> **What is asked**
Please rewrite the part of the records below that opens with the line containing "Based on this" and closes with the line containing "578 centimetres", changing "ornate cornice" to "carved molding" and leaving everything else as it is. Return only those lines.

> **Task material**
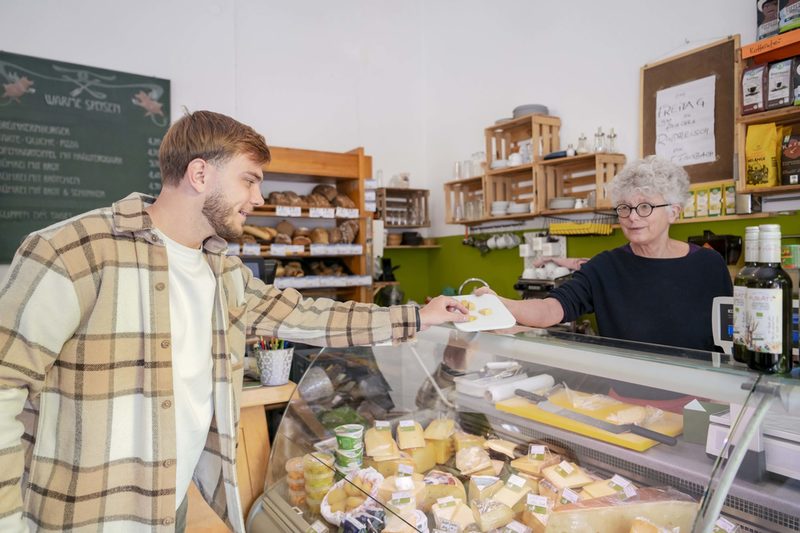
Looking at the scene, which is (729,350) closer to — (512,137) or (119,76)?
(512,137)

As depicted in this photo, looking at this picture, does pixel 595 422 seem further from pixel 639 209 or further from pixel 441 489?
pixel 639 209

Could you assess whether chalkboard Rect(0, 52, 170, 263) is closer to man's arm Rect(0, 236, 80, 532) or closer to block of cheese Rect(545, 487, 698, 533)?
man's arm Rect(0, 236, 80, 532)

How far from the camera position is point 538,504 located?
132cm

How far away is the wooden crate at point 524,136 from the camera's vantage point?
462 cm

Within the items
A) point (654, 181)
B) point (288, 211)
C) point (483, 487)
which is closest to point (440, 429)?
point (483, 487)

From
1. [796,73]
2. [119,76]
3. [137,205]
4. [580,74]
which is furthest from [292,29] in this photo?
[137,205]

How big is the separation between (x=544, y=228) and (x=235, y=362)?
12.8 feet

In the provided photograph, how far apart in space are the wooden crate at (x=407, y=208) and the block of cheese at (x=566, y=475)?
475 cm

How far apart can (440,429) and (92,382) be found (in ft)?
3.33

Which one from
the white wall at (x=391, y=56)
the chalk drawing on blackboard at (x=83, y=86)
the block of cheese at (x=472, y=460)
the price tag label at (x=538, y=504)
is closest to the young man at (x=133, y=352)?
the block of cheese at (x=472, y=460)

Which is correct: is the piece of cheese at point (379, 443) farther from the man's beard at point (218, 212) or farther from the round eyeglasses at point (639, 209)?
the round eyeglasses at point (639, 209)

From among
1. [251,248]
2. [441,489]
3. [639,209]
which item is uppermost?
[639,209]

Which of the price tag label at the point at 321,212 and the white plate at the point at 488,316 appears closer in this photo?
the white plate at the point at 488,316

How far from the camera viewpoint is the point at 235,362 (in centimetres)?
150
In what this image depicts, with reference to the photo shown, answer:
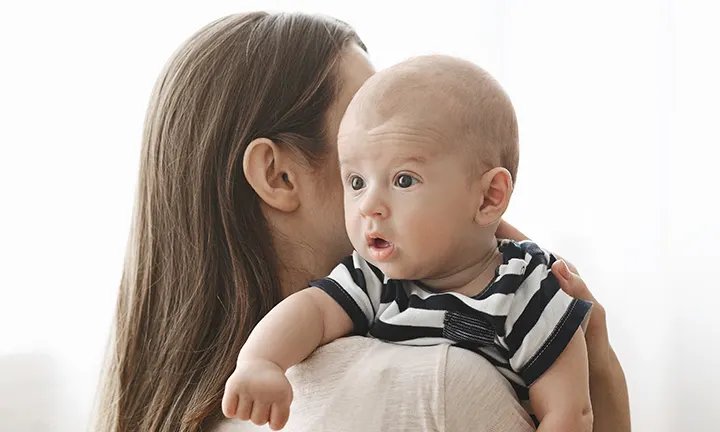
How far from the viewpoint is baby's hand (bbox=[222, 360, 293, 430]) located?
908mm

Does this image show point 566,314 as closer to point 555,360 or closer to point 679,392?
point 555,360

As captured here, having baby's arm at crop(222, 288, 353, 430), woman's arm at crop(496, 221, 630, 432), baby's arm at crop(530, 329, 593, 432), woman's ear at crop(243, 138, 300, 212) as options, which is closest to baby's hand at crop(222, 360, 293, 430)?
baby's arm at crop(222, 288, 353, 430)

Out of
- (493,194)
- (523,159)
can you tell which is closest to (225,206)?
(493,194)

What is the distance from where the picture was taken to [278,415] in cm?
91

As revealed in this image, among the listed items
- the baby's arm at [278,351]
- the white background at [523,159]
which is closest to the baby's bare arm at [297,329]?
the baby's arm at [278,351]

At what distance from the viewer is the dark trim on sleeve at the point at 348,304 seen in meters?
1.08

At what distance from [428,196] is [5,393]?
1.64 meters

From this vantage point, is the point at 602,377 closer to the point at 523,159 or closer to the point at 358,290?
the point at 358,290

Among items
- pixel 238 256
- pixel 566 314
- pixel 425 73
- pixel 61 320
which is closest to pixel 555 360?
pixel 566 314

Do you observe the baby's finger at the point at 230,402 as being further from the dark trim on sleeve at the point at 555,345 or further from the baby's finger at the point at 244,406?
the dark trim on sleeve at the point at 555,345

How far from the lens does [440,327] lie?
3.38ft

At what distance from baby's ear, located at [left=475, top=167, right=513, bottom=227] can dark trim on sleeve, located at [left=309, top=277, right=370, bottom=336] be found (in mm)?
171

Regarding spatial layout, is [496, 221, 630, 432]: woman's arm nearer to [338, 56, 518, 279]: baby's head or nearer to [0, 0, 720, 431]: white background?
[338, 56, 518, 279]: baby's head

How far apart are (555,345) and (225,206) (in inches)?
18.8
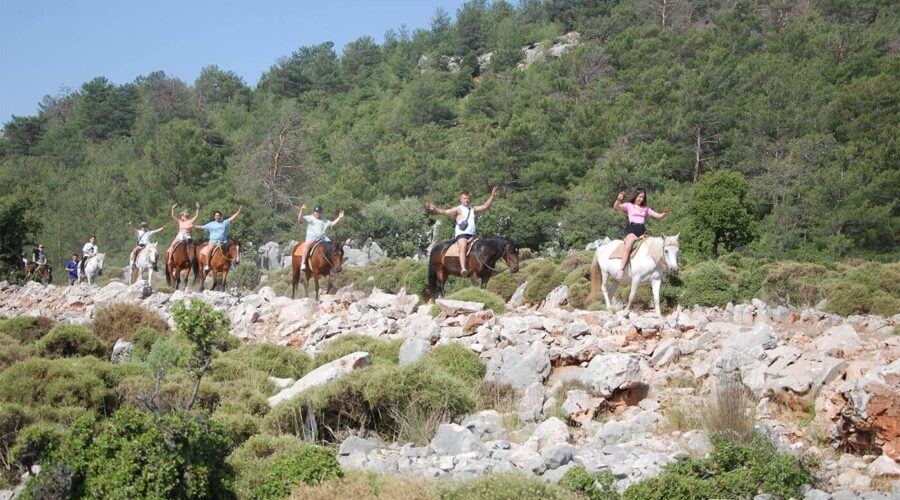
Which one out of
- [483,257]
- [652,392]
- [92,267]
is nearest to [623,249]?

...

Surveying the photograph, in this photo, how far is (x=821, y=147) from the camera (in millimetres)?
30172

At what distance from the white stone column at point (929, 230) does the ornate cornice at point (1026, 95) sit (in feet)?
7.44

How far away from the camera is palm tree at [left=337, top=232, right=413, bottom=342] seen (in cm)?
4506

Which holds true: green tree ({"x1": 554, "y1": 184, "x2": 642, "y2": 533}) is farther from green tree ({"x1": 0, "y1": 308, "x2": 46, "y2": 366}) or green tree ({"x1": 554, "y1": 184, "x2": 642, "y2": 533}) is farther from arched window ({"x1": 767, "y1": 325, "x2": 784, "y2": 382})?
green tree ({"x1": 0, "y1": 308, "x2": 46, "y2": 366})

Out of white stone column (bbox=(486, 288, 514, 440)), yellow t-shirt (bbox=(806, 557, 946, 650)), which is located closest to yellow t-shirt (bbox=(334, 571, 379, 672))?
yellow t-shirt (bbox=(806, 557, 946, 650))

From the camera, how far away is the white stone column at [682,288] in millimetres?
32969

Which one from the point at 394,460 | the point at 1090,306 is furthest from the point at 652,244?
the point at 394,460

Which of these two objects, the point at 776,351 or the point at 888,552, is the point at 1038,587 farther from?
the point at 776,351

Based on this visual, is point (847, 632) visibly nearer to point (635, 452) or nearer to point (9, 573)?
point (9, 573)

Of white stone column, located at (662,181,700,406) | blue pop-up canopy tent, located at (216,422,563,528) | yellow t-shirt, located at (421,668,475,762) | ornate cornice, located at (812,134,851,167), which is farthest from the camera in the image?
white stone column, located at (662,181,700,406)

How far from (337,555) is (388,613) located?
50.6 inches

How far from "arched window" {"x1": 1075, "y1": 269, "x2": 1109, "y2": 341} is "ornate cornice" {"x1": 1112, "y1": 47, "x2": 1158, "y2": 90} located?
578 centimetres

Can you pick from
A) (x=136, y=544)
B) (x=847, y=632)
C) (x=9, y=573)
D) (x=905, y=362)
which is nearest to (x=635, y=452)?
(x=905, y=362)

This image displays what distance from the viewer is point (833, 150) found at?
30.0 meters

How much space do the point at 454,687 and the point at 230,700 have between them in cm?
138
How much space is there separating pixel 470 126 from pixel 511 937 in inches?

> **Task solution**
Based on this visual, is point (847, 632) visibly nearer to point (635, 452) or nearer to point (9, 573)?
point (9, 573)

Of white stone column, located at (662,181,700,406) | blue pop-up canopy tent, located at (216,422,563,528) | yellow t-shirt, located at (421,668,475,762) | carved molding, located at (812,134,851,167), which is farthest from the camera in the image?
white stone column, located at (662,181,700,406)

How far from (337,555) is (388,613) located?
50.6 inches

How far from "arched window" {"x1": 1075, "y1": 269, "x2": 1109, "y2": 341} is "carved molding" {"x1": 1112, "y1": 47, "x2": 1158, "y2": 90} located?
578 centimetres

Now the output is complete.